Triaenodon obsesus has a slender light or dark grey body with a white underside. They have white tips on the first dorsal fin and upper tail lobe. Occasionally with spots on the side. The snout is rounded. They live solitary or in small groups and are usually seen lying on the bottom.
“Near threatened” according to the IUCN Red list. The whitetip reef shark has a widespread distribution in tropical and subtropical Indian and Pacific Oceans. Although this shark species is often seen by divers and is abundant over coral reefs, these sharks’ numbers are at lower levels than those found prior to widespread expansion of fishing in the past 20 years. The species’ restricted habitat, depth range, small litter size and moderately late age at maturity suggest that with increasing fishing pressure this species may become threatened.
Ind0-Pacific. Red Sea and East Africa to Indonesia, north to Ryukyu and Ogasawara islands, south to New South Wales (Australia), New Caledonia, and the Austral and Pitcairn islands; throughout Micronesia. Eastern Pacific: Cocos and Galapagos islands, Panama to Costa Rica. They are often found resting on the bottom or in caves and ledges of seaward lagoons and outer reef slopes.

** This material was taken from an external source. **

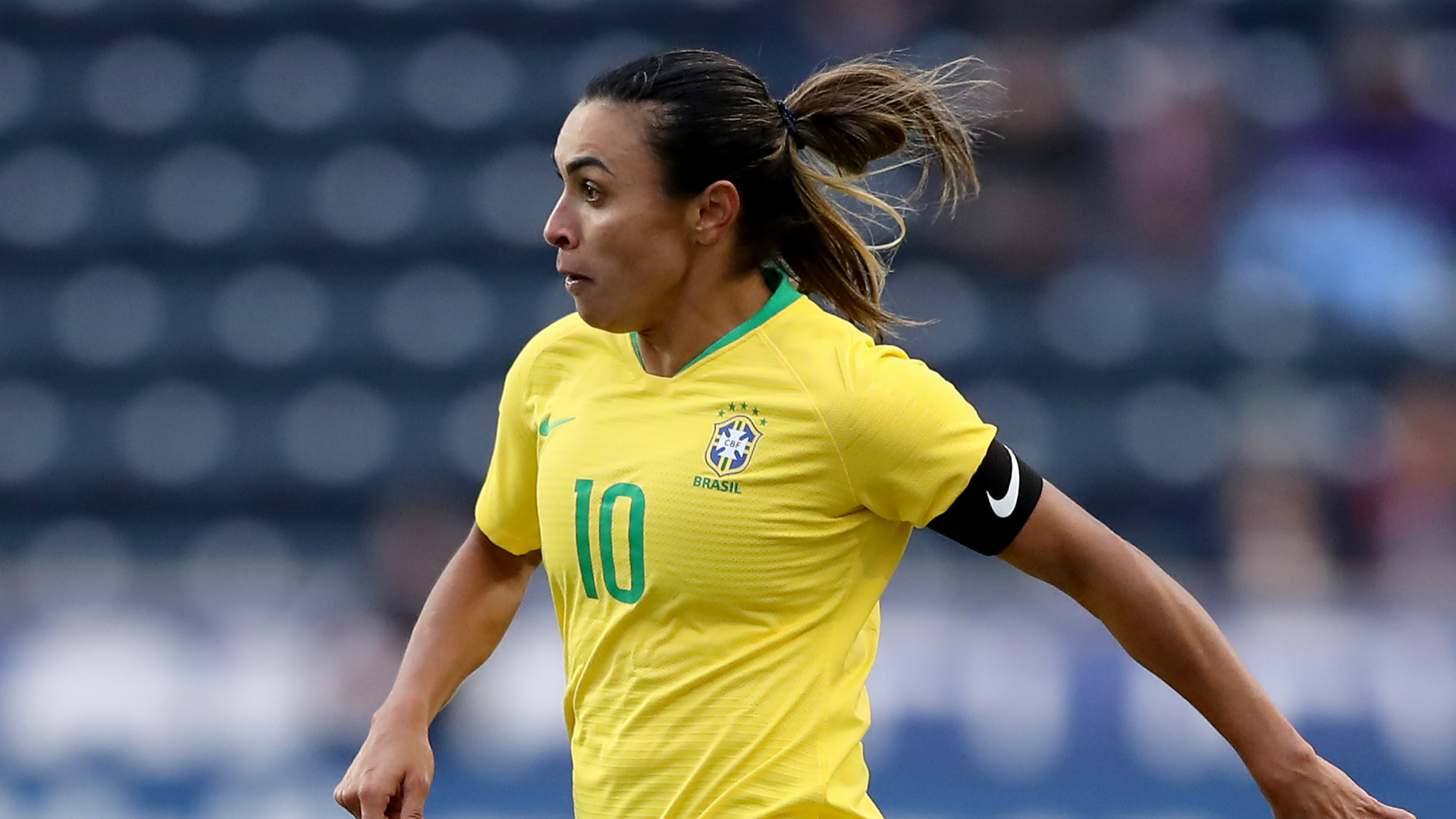 Cristiane scores hat-trick as Brazil sink Jamaica for perfect start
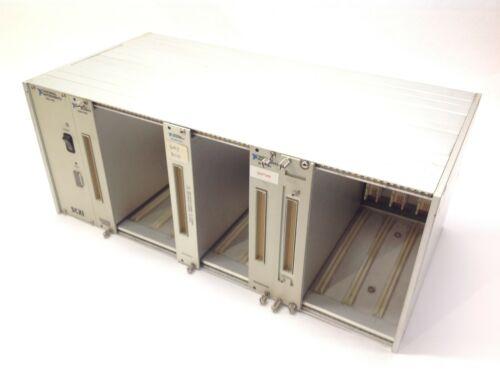 National Instruments SCXI-1001 Chassis w/ (3) SCXI-1181 & SCXI-1100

They are also found on sand patches and current channels in a depth range of 3-125 meters.
Viviparous breeding (they give birth to living young), with 1 to 5 young per litter. Each litter usually yields 2 or 3 pups after a gestation period of 5 months. Size of the pups at birth 52-60cm. During courtship and prior to copulation, the male bites the female on her right pectoral fin and uses his medially flexed right clasper in copulation. During copulation which lasts from 15 seconds to 4 minutes, both heads of the male and female are slammed in the substrate and their bodies undulate to keep their tails elevated.
Up t0 200cm.
Triaenodon obsesus feed at night and sometimes in large numbers together. They feed on fish, octopus, and larger crustaceans, such as crabs and lobster.
Whitetip reef sharks are fished commercially and their meat and liver are used for human consumption. Whitetip reef sharks are rarely involved in human attacks, but extra caution is advised during fish spearing. Reef sharks need current to get oxygenated water through their gills, so you will find them on current-prone reefs, often with a lot of relief changes, such as reef pillar, caves, crevices and so on.